What the task asks => Copy everything from "Vujcic said a" down to "autumn, he said." in the passage on Croatia's adoption of the euro, word for word.

Croatian central bank (HNB) governor Boris Vujcic said on Thursday that although the coronavirus pandemic strongly affected Croatia's economy and public finances, the introduction of the euro on January 1, 2023 was feasible.
Speaking at a conference on the Croatian monetary market in Opatija, Vujcic estimated that GDP would drop 10% this year and increase 6% next year.
“We expect the economy to recover quickly,” he said, adding that it was important to meet the remaining Maastricht criteria and carry out the reforms Croatia committed to in the application to enter European Exchange Rate Mechanism (ERM II).
Vujcic said a dynamic economic recovery and maintaining fiscal indicators within the reference framework as of next year were crucial for introducing the euro.
The National Plan for replacing the kuna with the euro is being completed so that we are prepared to introduce the euro on the first day of 2023 and this project, done in cooperation with the government, will be presented soon, while adoption and implementation are expected in the autumn, he said.
The National Plan will regulate the practical steps of introducing the euro as well as inform citizens about it, Vujcic said, recalling that polls showed that sceptical citizens mostly feared that their living standards would decline and prices increase.
It is expected that the Council of the EU will establish in July 2022 that Croatia meets all the requirements, he said, adding that Croatia committed to effect by March 2022 additional reforms to strengthen the fight against money laundering, reduce the administrative and financial burden on the economy, improve management in state companies and strengthen the national bankruptcy framework.

Dataset section =>
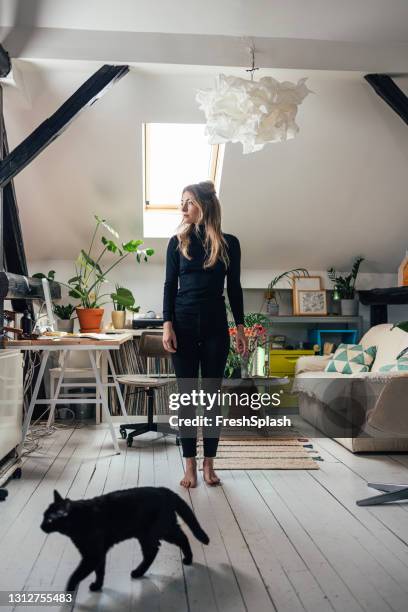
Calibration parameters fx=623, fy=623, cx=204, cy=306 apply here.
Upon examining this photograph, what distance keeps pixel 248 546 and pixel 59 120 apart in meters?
2.74

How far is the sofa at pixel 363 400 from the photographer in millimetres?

Answer =>
Vujcic said a dynamic economic recovery and maintaining fiscal indicators within the reference framework as of next year were crucial for introducing the euro.
The National Plan for replacing the kuna with the euro is being completed so that we are prepared to introduce the euro on the first day of 2023 and this project, done in cooperation with the government, will be presented soon, while adoption and implementation are expected in the autumn, he said.